La barque était déjà à une bonne distance de la terre, elle était battue par les vagues, car le vent était contraire. Vers la fin de la nuit, Jésus vint vers eux en marchant sur la mer.
En le voyant marcher sur la mer, les disciples furent bouleversés. Ils disaient : « C'est un fantôme », et la peur leur fit pousser des cris. Mais aussitôt Jésus leur parla : « Confiance ! c'est moi ; n'ayez pas peur ! »
Pierre prit alors la parole : « Seigneur, si c'est bien toi, ordonne-moi de venir vers toi sur l'eau. » Jésus lui dit : « Viens ! » Pierre descendit de la barque et marcha sur les eaux pour aller vers Jésus. Mais, voyant qu'il y avait du vent, il eut peur ; et, comme il commençait à enfoncer, il cria : « Seigneur, sauve-moi ! » Aussitôt Jésus étendit la main, le saisit et lui dit : « Homme de peu de foi, pourquoi as-tu douté ? »
Et quand ils furent montés dans la barque, le vent tomba. Alors ceux qui étaient dans la barque se prosternèrent devant lui, et ils lui dirent : « Vraiment, tu es le Fils de Dieu ! »
Ayant traversé le lac, ils abordèrent à Génésareth. Les gens de cet endroit reconnurent Jésus ; ils firent avertir toute la région, et on lui amena tous les malades. Ils le suppliaient de leur laisser seulement toucher la frange de son manteau, et tous ceux qui la touchèrent furent sauvés.
Matthieu est le seul à rapporter ce passage où Pierre, fonceur selon son habitude, se retrouve pris au piège de sa témérité. Pierre est celui des disciples dont les évangiles parlent le plus, et très souvent sous un jour pas vraiment avantageux. Globalement, il est difficile de douter de son existence, et encore moins de son tempérament.

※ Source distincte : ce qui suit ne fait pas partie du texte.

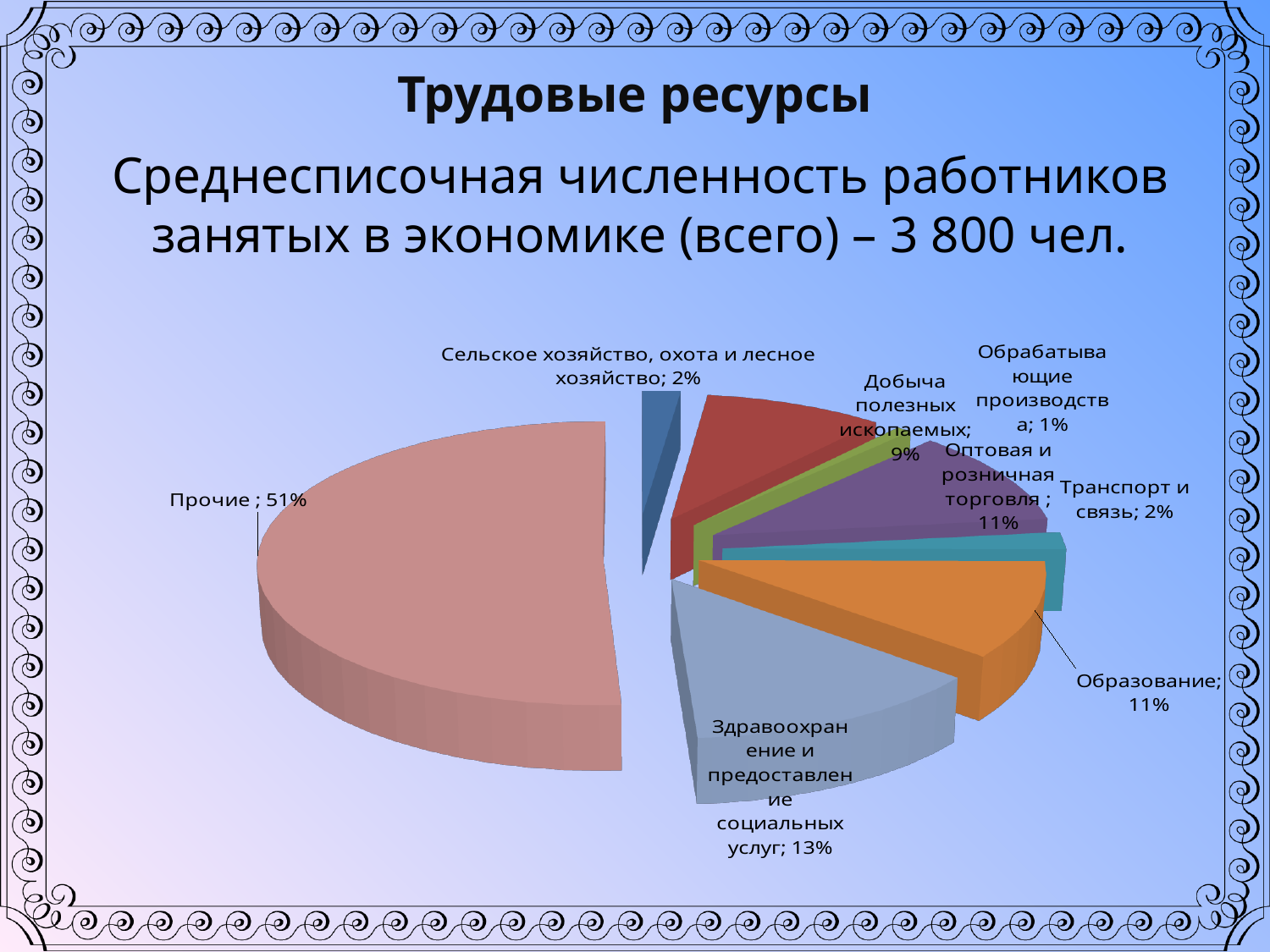
What total number of employees is stated in the slide heading? 3 800 чел. How many slices does the pie chart have? 8 What type of chart is shown on the slide? pie chart Which category has the largest slice of the pie? Прочие What share of the pie does "Прочие" account for? 51% What is the value for "Здравоохранение и предоставление социальных услуг"? 13% What is the difference between the shares of "Здравоохранение и предоставление социальных услуг" and "Добыча полезных ископаемых"? 4% What is the value for "Добыча полезных ископаемых"? 9% What is the value for "Образование"? 11% Which category has the smallest slice of the pie? Обрабатывающие производства What is the combined share of "Образование" and "Оптовая и розничная торговля"? 22% Which is larger: the share of "Оптовая и розничная торговля" or the share of "Транспорт и связь"? Оптовая и розничная торговля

Il est bien sûr peu glorieux qu'après avoir mis sa confiance en Jésus pour aller le rejoindre sur l'eau, il se soit si vite laissé reprendre par le doute. Mais aurions-nous mieux fait à sa place ? Je me garderai de l'affirmer pour ce qui me concerne. Une chose est de se retrouver, dans le feu de l'action, dans une situation qui dépasse l'entendement, une autre est de l'accepter humblement lorsqu'on prend conscience de ce qui nous arrive.
Le comportement de Pierre n'est pas un bon argument de propagande, mais on l'aime bien justement pour ça : il nous ressemble.